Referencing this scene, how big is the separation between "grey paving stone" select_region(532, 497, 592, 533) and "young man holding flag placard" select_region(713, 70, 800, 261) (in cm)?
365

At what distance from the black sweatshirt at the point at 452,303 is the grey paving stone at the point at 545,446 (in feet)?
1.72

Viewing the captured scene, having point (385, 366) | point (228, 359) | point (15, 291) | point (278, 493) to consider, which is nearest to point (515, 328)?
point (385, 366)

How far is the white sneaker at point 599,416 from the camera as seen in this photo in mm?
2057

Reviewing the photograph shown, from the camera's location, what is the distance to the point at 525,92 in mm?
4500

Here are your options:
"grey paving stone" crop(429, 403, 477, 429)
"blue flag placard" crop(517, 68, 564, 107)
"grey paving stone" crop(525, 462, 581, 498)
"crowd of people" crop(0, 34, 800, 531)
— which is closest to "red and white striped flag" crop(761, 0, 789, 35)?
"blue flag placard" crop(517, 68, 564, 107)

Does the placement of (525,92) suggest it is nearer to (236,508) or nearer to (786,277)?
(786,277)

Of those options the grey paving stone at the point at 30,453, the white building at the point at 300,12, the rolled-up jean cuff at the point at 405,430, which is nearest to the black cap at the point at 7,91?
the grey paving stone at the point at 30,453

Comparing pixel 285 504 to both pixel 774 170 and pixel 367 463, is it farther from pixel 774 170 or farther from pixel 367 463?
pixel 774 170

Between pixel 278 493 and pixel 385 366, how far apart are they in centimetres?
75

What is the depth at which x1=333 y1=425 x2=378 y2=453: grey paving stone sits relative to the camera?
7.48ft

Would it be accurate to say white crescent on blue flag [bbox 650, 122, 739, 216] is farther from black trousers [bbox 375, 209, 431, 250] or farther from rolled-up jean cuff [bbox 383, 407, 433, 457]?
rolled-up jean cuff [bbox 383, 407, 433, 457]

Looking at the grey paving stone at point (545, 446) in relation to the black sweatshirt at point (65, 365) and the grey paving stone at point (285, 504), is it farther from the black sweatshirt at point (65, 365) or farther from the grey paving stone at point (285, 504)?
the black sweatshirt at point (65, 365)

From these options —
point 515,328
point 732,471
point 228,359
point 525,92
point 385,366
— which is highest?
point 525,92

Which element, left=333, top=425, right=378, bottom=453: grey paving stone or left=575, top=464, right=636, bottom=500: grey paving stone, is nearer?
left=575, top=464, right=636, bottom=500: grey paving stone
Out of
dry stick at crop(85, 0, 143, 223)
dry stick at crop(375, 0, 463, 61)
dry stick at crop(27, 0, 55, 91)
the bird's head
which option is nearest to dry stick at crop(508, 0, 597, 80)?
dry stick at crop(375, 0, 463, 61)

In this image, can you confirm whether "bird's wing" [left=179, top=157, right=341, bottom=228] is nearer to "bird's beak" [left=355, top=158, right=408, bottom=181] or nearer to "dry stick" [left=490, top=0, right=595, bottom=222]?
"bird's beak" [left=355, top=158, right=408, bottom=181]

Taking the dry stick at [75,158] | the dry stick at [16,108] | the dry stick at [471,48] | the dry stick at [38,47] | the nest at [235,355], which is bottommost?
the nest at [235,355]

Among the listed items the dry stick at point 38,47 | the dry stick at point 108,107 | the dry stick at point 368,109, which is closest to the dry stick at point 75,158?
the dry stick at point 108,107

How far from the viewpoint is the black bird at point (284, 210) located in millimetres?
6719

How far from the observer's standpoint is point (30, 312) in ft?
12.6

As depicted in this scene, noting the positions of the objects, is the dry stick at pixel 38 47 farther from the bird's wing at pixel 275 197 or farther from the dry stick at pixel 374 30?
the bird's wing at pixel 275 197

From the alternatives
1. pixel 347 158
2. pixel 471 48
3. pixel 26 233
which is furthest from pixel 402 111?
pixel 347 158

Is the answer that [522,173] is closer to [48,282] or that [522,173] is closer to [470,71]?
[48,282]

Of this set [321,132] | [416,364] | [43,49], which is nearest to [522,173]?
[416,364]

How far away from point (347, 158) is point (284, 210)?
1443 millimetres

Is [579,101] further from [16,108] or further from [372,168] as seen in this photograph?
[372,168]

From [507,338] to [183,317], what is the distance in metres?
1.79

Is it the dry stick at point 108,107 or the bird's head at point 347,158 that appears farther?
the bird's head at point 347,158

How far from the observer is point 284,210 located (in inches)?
+ + + +
Rewrite every line of all the items above as one numbered list, with the blank lines dropped.

1. Referencing this scene, how big is the separation between "grey paving stone" select_region(532, 497, 592, 533) and "young man holding flag placard" select_region(713, 70, 800, 261) (in cm)?
2. 365
3. At what distance from the black sweatshirt at the point at 452,303 is the grey paving stone at the point at 545,446 (in feet)?
4. 1.72
5. Viewing the captured scene, having point (385, 366) | point (228, 359) | point (15, 291) | point (278, 493) to consider, which is nearest to point (515, 328)?
6. point (385, 366)
7. How far is the white sneaker at point 599,416 from the camera as seen in this photo in mm?
8. 2057
9. Reviewing the photograph shown, from the camera's location, what is the distance to the point at 525,92 in mm?
10. 4500
11. Here are your options:
12. "grey paving stone" crop(429, 403, 477, 429)
13. "blue flag placard" crop(517, 68, 564, 107)
14. "grey paving stone" crop(525, 462, 581, 498)
15. "crowd of people" crop(0, 34, 800, 531)
16. — which is closest to "red and white striped flag" crop(761, 0, 789, 35)?
17. "blue flag placard" crop(517, 68, 564, 107)
18. Does the placement of (525,92) suggest it is nearer to (236,508) or nearer to (786,277)?
19. (786,277)
20. Of those options the grey paving stone at the point at 30,453, the white building at the point at 300,12, the rolled-up jean cuff at the point at 405,430, which is nearest to the black cap at the point at 7,91?
21. the grey paving stone at the point at 30,453
22. Comparing pixel 285 504 to both pixel 774 170 and pixel 367 463, is it farther from pixel 774 170 or farther from pixel 367 463?
23. pixel 774 170
24. Between pixel 278 493 and pixel 385 366, how far apart are they in centimetres?
25. 75
26. What is the depth at which x1=333 y1=425 x2=378 y2=453: grey paving stone sits relative to the camera?
27. 7.48ft
28. Would it be accurate to say white crescent on blue flag [bbox 650, 122, 739, 216] is farther from black trousers [bbox 375, 209, 431, 250] or farther from rolled-up jean cuff [bbox 383, 407, 433, 457]?
29. rolled-up jean cuff [bbox 383, 407, 433, 457]
30. Looking at the grey paving stone at point (545, 446) in relation to the black sweatshirt at point (65, 365) and the grey paving stone at point (285, 504), is it farther from the black sweatshirt at point (65, 365) or farther from the grey paving stone at point (285, 504)?
31. the black sweatshirt at point (65, 365)
32. From these options —
33. point 515,328
34. point 732,471
35. point 228,359
36. point 525,92
37. point 385,366
38. — which is highest?
39. point 525,92
40. Which element, left=333, top=425, right=378, bottom=453: grey paving stone or left=575, top=464, right=636, bottom=500: grey paving stone, is nearer?
41. left=575, top=464, right=636, bottom=500: grey paving stone
42. Out of
43. dry stick at crop(85, 0, 143, 223)
44. dry stick at crop(375, 0, 463, 61)
45. dry stick at crop(27, 0, 55, 91)
46. the bird's head
47. which option is nearest to dry stick at crop(508, 0, 597, 80)?
48. dry stick at crop(375, 0, 463, 61)
49. In this image, can you confirm whether "bird's wing" [left=179, top=157, right=341, bottom=228] is nearer to "bird's beak" [left=355, top=158, right=408, bottom=181] or nearer to "dry stick" [left=490, top=0, right=595, bottom=222]?
50. "bird's beak" [left=355, top=158, right=408, bottom=181]
51. Taking the dry stick at [75,158] | the dry stick at [16,108] | the dry stick at [471,48] | the dry stick at [38,47] | the nest at [235,355], which is bottommost?
52. the nest at [235,355]
53. Among the listed items the dry stick at point 38,47 | the dry stick at point 108,107 | the dry stick at point 368,109, which is closest to the dry stick at point 75,158?
54. the dry stick at point 108,107
55. How far from the viewpoint is the black bird at point (284, 210) located in millimetres?
56. 6719
57. How far from the observer's standpoint is point (30, 312) in ft?
58. 12.6
59. As depicted in this scene, noting the positions of the objects, is the dry stick at pixel 38 47 farther from the bird's wing at pixel 275 197 or farther from the dry stick at pixel 374 30?
60. the bird's wing at pixel 275 197
61. From the alternatives
62. 1. pixel 347 158
63. 2. pixel 471 48
64. 3. pixel 26 233
65. which is furthest from pixel 402 111?
66. pixel 347 158
67. Is the answer that [522,173] is closer to [48,282] or that [522,173] is closer to [470,71]?
68. [48,282]
69. Of this set [321,132] | [416,364] | [43,49], which is nearest to [522,173]?
70. [416,364]
71. How far away from point (347, 158) is point (284, 210)?
72. 1443 millimetres
73. Is [579,101] further from [16,108] or further from [372,168] as seen in this photograph?
74. [372,168]
75. From [507,338] to [183,317], what is the distance in metres?
76. 1.79
77. Is it the dry stick at point 108,107 or the bird's head at point 347,158 that appears farther?
78. the bird's head at point 347,158
79. How far from the observer is point 284,210 located (in inches)?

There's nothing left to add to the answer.